Computational quantification of magnetic resonance imaging (MRI) response from neurovascular structures is used to investigate potential biomarkers for different types of cerebrovascular deteriorations at the microscopic scale. Simulation-based MRI requires fully resolved microvascular structures, with geometric and physiological parameters, from tissue volumes captured using microscopic imaging modalities, e.g., optical coherence tomography (OCT). The preparation of such input models hinders large cohort studies and requires extensive manual effort. Here, we propose using 3D neural networks as an alternative learning-based solution over MRI simulation schemes. We trained state-of-the-art 3D neural networks to predict the spin echo (SE) MRI response from OCT microvascular volumes.
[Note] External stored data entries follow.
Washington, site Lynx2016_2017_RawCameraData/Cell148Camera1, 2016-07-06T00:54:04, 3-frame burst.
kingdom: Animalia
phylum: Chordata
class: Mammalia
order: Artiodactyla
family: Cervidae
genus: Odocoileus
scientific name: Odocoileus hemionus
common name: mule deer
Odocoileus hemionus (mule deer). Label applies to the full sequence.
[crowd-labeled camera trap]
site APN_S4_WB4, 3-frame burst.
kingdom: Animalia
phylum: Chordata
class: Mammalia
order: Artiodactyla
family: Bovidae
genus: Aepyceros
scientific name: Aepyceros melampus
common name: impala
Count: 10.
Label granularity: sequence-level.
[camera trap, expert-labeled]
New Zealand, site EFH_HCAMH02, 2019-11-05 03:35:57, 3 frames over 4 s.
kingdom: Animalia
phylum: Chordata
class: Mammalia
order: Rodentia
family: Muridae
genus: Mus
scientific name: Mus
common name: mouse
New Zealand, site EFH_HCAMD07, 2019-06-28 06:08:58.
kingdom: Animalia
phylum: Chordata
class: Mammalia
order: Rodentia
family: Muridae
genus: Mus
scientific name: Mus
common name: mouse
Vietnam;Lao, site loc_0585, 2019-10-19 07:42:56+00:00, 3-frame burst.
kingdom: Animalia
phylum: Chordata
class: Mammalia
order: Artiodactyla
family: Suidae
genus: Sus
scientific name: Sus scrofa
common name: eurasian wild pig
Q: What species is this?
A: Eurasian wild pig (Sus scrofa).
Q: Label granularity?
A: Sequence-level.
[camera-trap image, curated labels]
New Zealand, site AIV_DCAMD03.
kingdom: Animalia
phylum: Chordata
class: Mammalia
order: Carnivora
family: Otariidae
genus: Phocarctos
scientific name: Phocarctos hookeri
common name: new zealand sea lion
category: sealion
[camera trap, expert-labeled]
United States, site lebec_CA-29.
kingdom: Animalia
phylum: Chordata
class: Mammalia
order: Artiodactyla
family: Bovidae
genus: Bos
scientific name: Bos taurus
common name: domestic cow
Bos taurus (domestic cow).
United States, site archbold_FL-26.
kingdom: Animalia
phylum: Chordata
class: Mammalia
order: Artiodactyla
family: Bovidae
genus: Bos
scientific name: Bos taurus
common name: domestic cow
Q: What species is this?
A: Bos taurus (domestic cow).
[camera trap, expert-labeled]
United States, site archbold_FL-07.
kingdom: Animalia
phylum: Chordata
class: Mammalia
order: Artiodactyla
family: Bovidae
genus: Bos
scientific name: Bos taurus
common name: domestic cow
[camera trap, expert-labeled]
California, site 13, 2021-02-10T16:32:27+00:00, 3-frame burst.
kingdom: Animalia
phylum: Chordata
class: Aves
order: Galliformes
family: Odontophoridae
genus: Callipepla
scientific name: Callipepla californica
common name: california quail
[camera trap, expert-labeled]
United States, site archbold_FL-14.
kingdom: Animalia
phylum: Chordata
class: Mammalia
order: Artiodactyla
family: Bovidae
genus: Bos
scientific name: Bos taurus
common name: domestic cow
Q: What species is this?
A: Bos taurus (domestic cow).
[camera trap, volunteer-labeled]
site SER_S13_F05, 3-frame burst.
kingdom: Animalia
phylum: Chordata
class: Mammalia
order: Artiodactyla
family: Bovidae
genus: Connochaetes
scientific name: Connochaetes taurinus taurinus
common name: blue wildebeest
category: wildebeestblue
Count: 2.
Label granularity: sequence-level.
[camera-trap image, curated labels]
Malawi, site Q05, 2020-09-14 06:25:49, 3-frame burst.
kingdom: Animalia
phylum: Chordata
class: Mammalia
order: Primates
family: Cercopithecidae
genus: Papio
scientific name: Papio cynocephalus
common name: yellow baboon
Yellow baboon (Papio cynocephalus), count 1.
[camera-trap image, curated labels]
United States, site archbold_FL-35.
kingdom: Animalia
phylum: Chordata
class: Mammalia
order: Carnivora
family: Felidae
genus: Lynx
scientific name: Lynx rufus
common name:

By validating against simulated signals, our result demonstrates that the 3D ResNet-based regression network achieves a high accuracy to predict MRI signals with an average mean square error (MSE) <1%, R2 of 82.8% and explained variance score of 82.9%.

Department: Department of Electrical Engineering
Institut de génie biomédical
Funders: United Arab Emirates University
Grant number: 12T037, 12R239
ISBN: 9783031669552
PolyPublie URL: https://publications.polymtl.ca/59027/
Conference Title: 28th annual Conference on Medical Image Understanding and Analysis (MIUA 2024)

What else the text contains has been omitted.